>> start
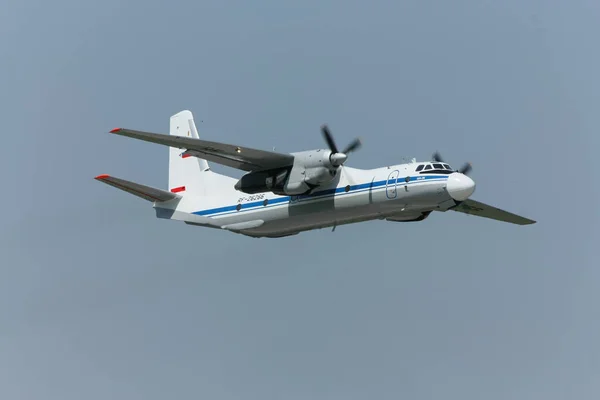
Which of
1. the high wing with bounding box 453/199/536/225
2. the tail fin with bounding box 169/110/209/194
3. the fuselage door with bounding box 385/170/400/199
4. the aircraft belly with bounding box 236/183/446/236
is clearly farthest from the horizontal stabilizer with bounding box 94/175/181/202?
the high wing with bounding box 453/199/536/225

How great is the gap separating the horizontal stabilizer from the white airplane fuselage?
4.52 ft

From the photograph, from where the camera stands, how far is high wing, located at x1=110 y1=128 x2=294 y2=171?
104 ft

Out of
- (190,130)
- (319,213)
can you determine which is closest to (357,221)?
(319,213)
>> end
Problem to work on:
Recast the lines above as a JSON list of strings, one string per line, omitting blank lines and the pictures.

Expected answer:
[
  "Which of",
  "1. the high wing with bounding box 453/199/536/225",
  "2. the tail fin with bounding box 169/110/209/194",
  "3. the fuselage door with bounding box 385/170/400/199",
  "4. the aircraft belly with bounding box 236/183/446/236",
  "is clearly farthest from the horizontal stabilizer with bounding box 94/175/181/202?",
  "the high wing with bounding box 453/199/536/225",
  "How great is the gap separating the horizontal stabilizer from the white airplane fuselage?",
  "4.52 ft",
  "From the photograph, from where the camera stands, how far is high wing, located at x1=110 y1=128 x2=294 y2=171?",
  "104 ft",
  "Out of",
  "- (190,130)",
  "- (319,213)",
  "can you determine which is closest to (357,221)?",
  "(319,213)"
]